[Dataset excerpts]
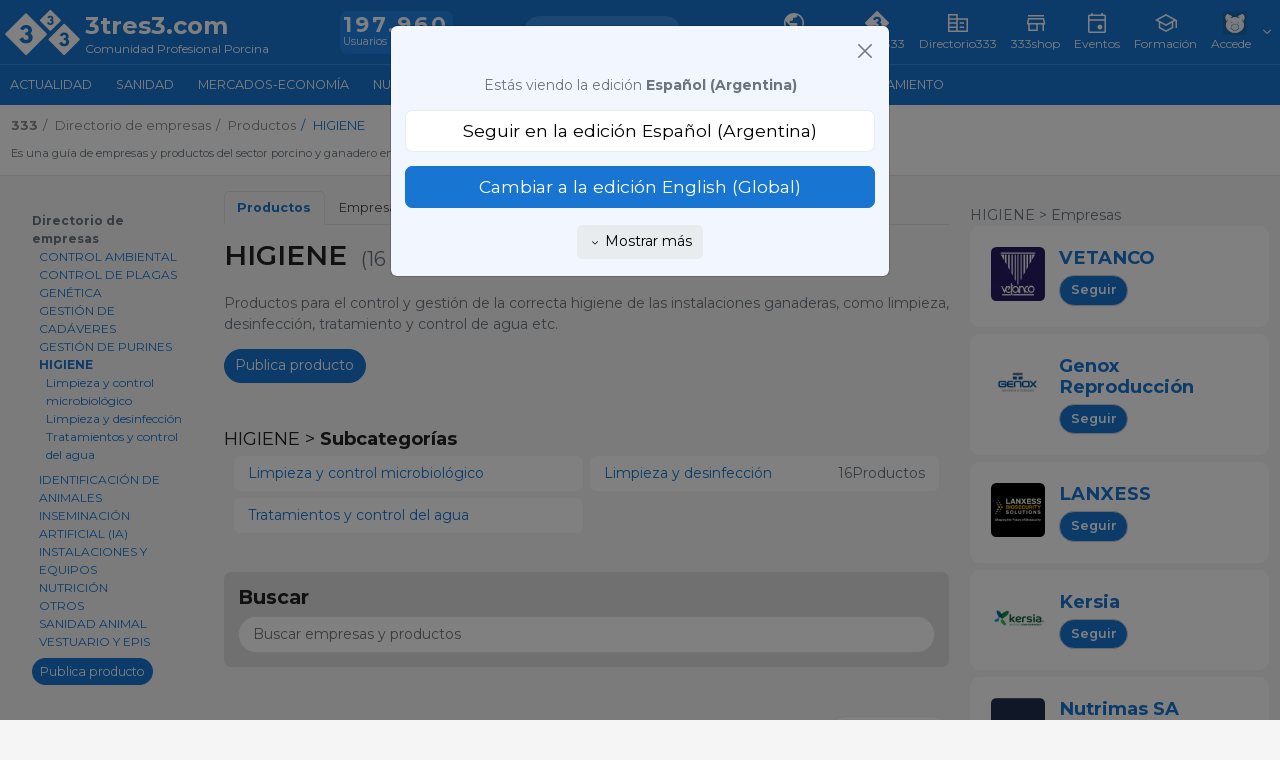

--- FILE ---
content_type: image/svg+xml
request_url: https://www.3tres3.com/3tres3_common/dist_nou/css/images/svg/gestion_purines.svg
body_size: 3419
content:
<svg id="Capa_1" data-name="Capa 1" xmlns="http://www.w3.org/2000/svg" viewBox="0 0 100 100">
  <g>
    <line x1="25.67" y1="71.56" x2="7.57" y2="71.56" style="fill: none;stroke: #505050;stroke-miterlimit: 22.925600000000003;stroke-width: 3.5px"/>
    <line x1="92.43" y1="71.56" x2="74.31" y2="71.56" style="fill: none;stroke: #505050;stroke-miterlimit: 22.925600000000003;stroke-width: 3.5px"/>
    <line x1="92.43" y1="79.55" x2="7.57" y2="79.55" style="fill: none;stroke: #505050;stroke-miterlimit: 22.925600000000003;stroke-width: 3.5px"/>
    <line x1="92.43" y1="87.54" x2="7.57" y2="87.54" style="fill: none;stroke: #505050;stroke-miterlimit: 22.925600000000003;stroke-width: 3.5px"/>
    <g>
      <g>
        <line x1="69.07" y1="54.09" x2="92.43" y2="54.09" style="fill: none;stroke: #505050;stroke-miterlimit: 22.925600000000003;stroke-width: 3.5px"/>
        <line x1="90.68" y1="65.4" x2="90.68" y2="54.09" style="fill: none;stroke: #505050;stroke-miterlimit: 22.925600000000003;stroke-width: 3.5px"/>
        <line x1="83.37" y1="65.4" x2="83.37" y2="54.09" style="fill: none;stroke: #505050;stroke-miterlimit: 22.925600000000003;stroke-width: 3.5px"/>
        <line x1="76.07" y1="65.4" x2="76.07" y2="54.09" style="fill: none;stroke: #505050;stroke-miterlimit: 22.925600000000003;stroke-width: 3.5px"/>
      </g>
      <g>
        <path d="M34.38,50.55h6.08A3.45,3.45,0,0,1,43.92,54v15.2a2.35,2.35,0,0,1-2.35,2.35H33.28a2.35,2.35,0,0,1-2.35-2.35V54A3.45,3.45,0,0,1,34.38,50.55Z" style="fill: none;stroke: #505050;stroke-miterlimit: 22.925600000000003;stroke-width: 3.5px"/>
        <path d="M59.54,50.55h6.08A3.45,3.45,0,0,1,69.07,54v15.2a2.35,2.35,0,0,1-2.35,2.35H58.44a2.35,2.35,0,0,1-2.35-2.35V54A3.45,3.45,0,0,1,59.54,50.55Z" style="fill: none;stroke: #505050;stroke-miterlimit: 22.925600000000003;stroke-width: 3.5px"/>
        <path d="M49.85,16.56h.31A18.92,18.92,0,0,1,69.07,35.48v28a0,0,0,0,1,0,0H30.93a0,0,0,0,1,0,0v-28A18.92,18.92,0,0,1,49.85,16.56Z" style="fill: #fff;stroke: #505050;stroke-miterlimit: 22.925600000000003;stroke-width: 3.5px"/>
        <circle cx="50.02" cy="35.04" r="19.06" style="fill: #fff;stroke: #505050;stroke-miterlimit: 22.925600000000003;stroke-width: 3.5px"/>
      </g>
      <circle cx="35.51" cy="58.67" r="1.7" style="fill: #505050"/>
      <circle cx="39.95" cy="58.67" r="1.7" style="fill: #505050"/>
      <circle cx="60.14" cy="58.67" r="1.7" style="fill: #505050"/>
      <circle cx="64.59" cy="58.67" r="1.7" style="fill: #505050"/>
      <path d="M35.51,23.49v-11" style="fill: #fff;stroke: #505050;stroke-miterlimit: 22.925600000000003;stroke-width: 3.5px;fill-rule: evenodd"/>
      <path d="M64.59,23.49v-11" style="fill: #fff;stroke: #505050;stroke-miterlimit: 22.925600000000003;stroke-width: 3.5px;fill-rule: evenodd"/>
      <path d="M45,14.22H55" style="fill: #fff;stroke: #505050;stroke-miterlimit: 22.925600000000003;stroke-width: 3.5px;fill-rule: evenodd"/>
    </g>
    <g>
      <line x1="7.57" y1="54.09" x2="73.06" y2="54.09" style="fill: none;stroke: #505050;stroke-miterlimit: 22.925600000000003;stroke-width: 3.5px"/>
      <line x1="9.32" y1="54.09" x2="9.32" y2="65.4" style="fill: none;stroke: #505050;stroke-miterlimit: 22.925600000000003;stroke-width: 3.5px"/>
      <line x1="16.63" y1="54.09" x2="16.63" y2="65.4" style="fill: none;stroke: #505050;stroke-miterlimit: 22.925600000000003;stroke-width: 3.5px"/>
      <line x1="23.93" y1="54.09" x2="23.93" y2="65.4" style="fill: none;stroke: #505050;stroke-miterlimit: 22.925600000000003;stroke-width: 3.5px"/>
    </g>
  </g>
</svg>


--- FILE ---
content_type: image/svg+xml
request_url: https://www.3tres3.com/3tres3_common/dist_nou/css/images/svg/indice_conversion.svg
body_size: 2161
content:
<?xml version="1.0" encoding="utf-8"?>
<!-- Generator: Adobe Illustrator 26.3.1, SVG Export Plug-In . SVG Version: 6.00 Build 0)  -->
<svg version="1.1" id="Capa_1" xmlns="http://www.w3.org/2000/svg" xmlns:xlink="http://www.w3.org/1999/xlink" x="0px" y="0px"
	 viewBox="0 0 100 100" style="enable-background:new 0 0 100 100;" xml:space="preserve">
<style type="text/css">
	.st0{fill:none;stroke:#505050;stroke-width:3.71;stroke-linecap:round;stroke-linejoin:round;}
	.st1{fill:none;stroke:#505050;stroke-width:3;stroke-linecap:round;stroke-linejoin:round;}
	.st2{fill:none;stroke:#505050;stroke-width:3.5;stroke-miterlimit:22.9256;}
</style>
<g id="Capa_2_00000163073515884112490060000015774998624130010300_">
	<g id="Capa_1-2">
		<g>
			<g>
				<g>
					<g>
						<path class="st0" d="M46.8,43.1c-7.5-6.6-19.9-4.2-19.9-4.2c-2.9,0.4-7.7,2-10.5,4.4"/>
						<path class="st0" d="M18.3,44.8c-3.8-3.7-9.6-3.6-10.3-2.6c-0.5,0.8,1.6,3.5,3.1,5.3c-1.5,1.4-2.2,5.4-2.8,7.4
							c-1.2,0.8-2.6,1.2-4,1.3c-1.6,0.2-0.2,4.6,1.6,7.2c1.7,2.4,10.8,4.1,12.1,4.2l1.1,7.7l3.4-0.5l1.7-5c3,0.4,6,0.4,8.9-0.1"/>
					</g>
					<line class="st1" x1="14.5" y1="54.8" x2="15.3" y2="53.4"/>
					<line class="st1" x1="15.3" y1="53.4" x2="16.4" y2="54.5"/>
					<path class="st0" d="M32.6,69.9c2.9-0.4,5.8-1.3,8.6-2.5l3,4.3l3.4-0.5l-1.1-7.7c1.2-0.4,10.6-11.2,0.3-20.5"/>
				</g>
			</g>
			<line class="st2" x1="98.5" y1="66.9" x2="8.3" y2="79.5"/>
			<polygon class="st2" points="89.6,18.8 85.4,20.4 66.9,22.6 60.7,22.6 59.2,23.9 60.7,28.6 63.8,60.1 62,64.8 65.1,67.8 
				71.5,65.8 88.7,63.2 93.4,64.4 96.2,62.1 93.2,57.4 89.4,26.2 91.4,21.5 			"/>
			<path class="st2" d="M74.8,25.9c1.6,15.8,2.8,26.3,6.1,34.3"/>
			<path class="st2" d="M87.9,50.7c0,0-6.5-0.3-6.9,3.2C80.4,57.3,87.1,60.5,87.9,50.7z"/>
			<path class="st2" d="M85.2,40.3c0,0-6.5-0.3-6.9,3.2C77.8,47,84.5,50.1,85.2,40.3z"/>
			<path class="st2" d="M82,26.9c0,0-6.3,1.5-5.8,5S84,36.5,82,26.9z"/>
			<path class="st2" d="M68.5,53.1c0,0,5.5-3.4,7.6-0.6C78.2,55.3,73.8,61.3,68.5,53.1z"/>
			<path class="st2" d="M66.7,42.7c0,0,5.5-3.4,7.6-0.6C76.4,44.9,72,50.9,66.7,42.7z"/>
			<path class="st2" d="M66,30.7c0,0,6.2-1.7,7.5,1.6S68.8,40.1,66,30.7z"/>
			<polygon class="st2" points="53.4,77.2 44.4,90 61.8,90 			"/>
		</g>
	</g>
</g>
</svg>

Work request: The string "viewBox" appears on some lines of the data above; report how many such lines there are, as a bare number.

Output below: 2